Now, let me take an example each of working and non-working case:
Event in Set A:
10.2.0.1 - - [16/Aug/2015:14:52:25 -0600] "GET /%2e/WEB-INF/web.xml HTTP/1.1" 302 388
Event in Set B:
10.2.0.1 20.10.2.2 [21/Aug/2015:03:08:30 -0600] [pid 15599:tid 46921285732672] "GET /nice%20ports%2C/Tri%6Eity.txt%2ebak HTTP/1.0" 404 188 1187
Now, when you search for %2E, event in Set A would get listed, but event in Set B wouldn't. This is because, %2e in Set A is in between delimiters (minor breaker / ), hence becomes a token. In case of Set B, %2e is part of a larger token, hence wouldn't get listed in the results.
Next, if you search for %20, again event in Set B wouldn't get listed, as it is part of larger token. However, if you search for %2C, it will get listed because, it is adjacent to minor breaker ( / ).
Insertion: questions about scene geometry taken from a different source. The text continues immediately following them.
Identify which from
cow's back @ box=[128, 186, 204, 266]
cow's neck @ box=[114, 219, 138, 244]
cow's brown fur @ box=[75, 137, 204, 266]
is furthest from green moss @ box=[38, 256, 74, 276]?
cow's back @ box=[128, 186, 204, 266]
In summary, when you search a string, and don't want to make it greedy, then the same needs to be a token, or a sub-token(if configured the way it has been explained in the above link). If your string is a subset of a larger token, then you either need to search for the whole token, or make your search greedy, or extract it as a sub-token.
To make your search non-greedy in this case, you would have to extract the required sub-tokens (%2E, %C1, %1C, %C0, %AE etc) using props.conf into a field, and then search for the field. For example, this is what I did (for %2e and %20 case):
In props.conf, I created the following:
[segment]
EXTRACT-hex1 = (?%2e)
EXTRACT-hex2 = (?%20)
In fields.conf:
[hex_code1]
INDEXED = False
INDEXED_VALUE = False
[hex_code2]
INDEXED = False
INDEXED_VALUE = False
Next, when I search for, say hex_code1=%2e, the results returned is same as the greedy search %2e*. The same with hex_code2=%20.
Use this -
sourcetype=access_combined ("%2E" OR "%C1" OR "%1C" OR "%C0" OR "%AE" OR "%2e")
I have tried the search using quotations around each keyword and the search is still unable to detect many of the entries that the much slower rex extraction is able to catch. Is there an option I can enable or a different search method I may use to read through the _raw data with keyword matching? Is there any processing performed during indexing that could prevent the events from being caught by keyword filters due to erroneous optimizations?